Man, did I want to believe him. I hadn’t been with George since the day the site went live. We’d been too preoccupied to get…occupied. And it did make a lot of sense. The professional bullying of a bunch of undergrads sounded a lot more realistic than actual cloak-and-dagger stuff. And now that I was sitting here, half in George’s arms, the idea that Jenny was in danger—that she was indeed tied up in someone’s trunk or sitting in a dark room with an interrogation light swinging overhead—well, it sounded patently ridiculous. No wonder everyone had laughed at me. “You really think it’s okay?”
“I know it is.” He took me by the shoulders and swiveled me until I faced him. “Relax.
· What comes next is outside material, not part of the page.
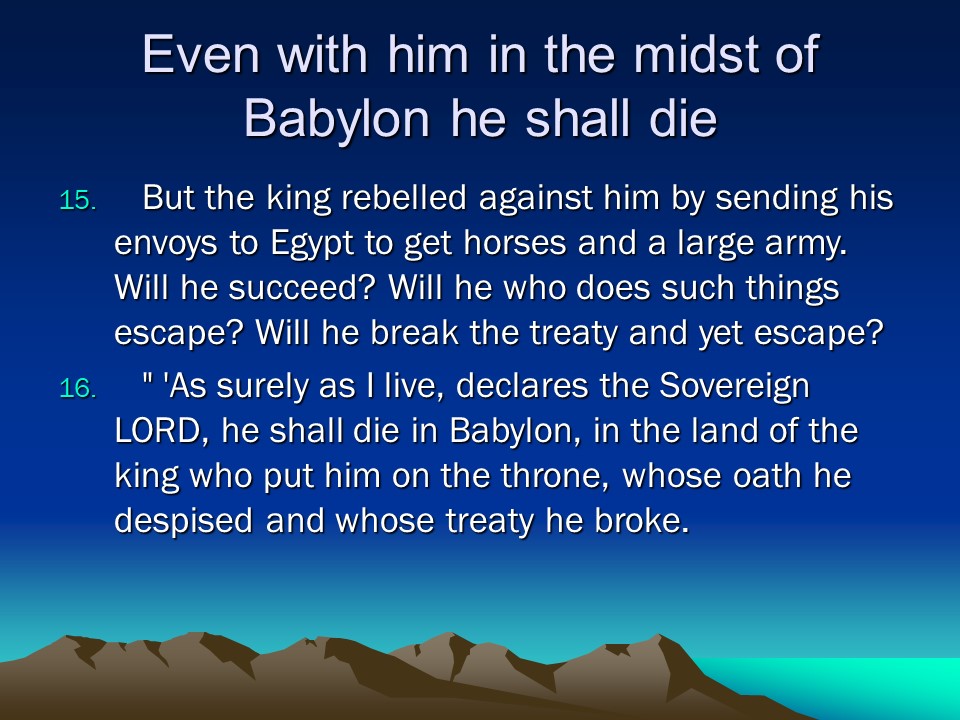 Even with him in the midst of Babylon he shall die

15. But the king rebelled against him by sending his envoys to Egypt to get horses and a large army. Will he succeed? Will he who does such things escape? Will he break the treaty and yet escape?

16. " 'As surely as I live, declares the Sovereign LORD, he shall die in Babylon, in the land of the king who put him on the throne, whose oath he despised and whose treaty he broke.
This is all going to blow over. It’s just the latest in a long line of society scandals.” He lowered me until I was reclined against the futon. “Let’s get your mind off of this.”
Strange and unnatural forces must be at work, for here I was in the presence of George Harrison Prescott, yet I found myself
not
in the mood. Okay, maybe some of my suspicions were over the line, but that didn’t mean I had to disregard all of my instincts. I sat up. “What were you doing before I came in?”
“Working. Why?”
“Working on something so private you needed to shut your screen?” I folded my arms. “Do you think I’m an idiot?”
“Boo—”
“It’s okay, you know,” I said quickly. “We have no
understanding.
”
“So then, why does it matter?”
Because I was curious. “IM-ing with some chick? Surfing MySpace profiles for pretty young things?”
He laughed. “Come on, now. I’m a player, not a pervert.”
I shook my head. “You’re so ready to claim that title.”
“I don’t need to claim it, baby,” he said, leaning in. “The Diggers already dubbed me Puck.”
But I was temporarily immune. “What were you doing?”
He collapsed back against the futon. “Are we really going to start doing this? I thought you were cool.”
“I am.”
“Then, what?” He studied me. “Is this some kind of turn-on? You want to know what other girls I’m with?”
An enumerated list? Hardly. “I want us to be honest.”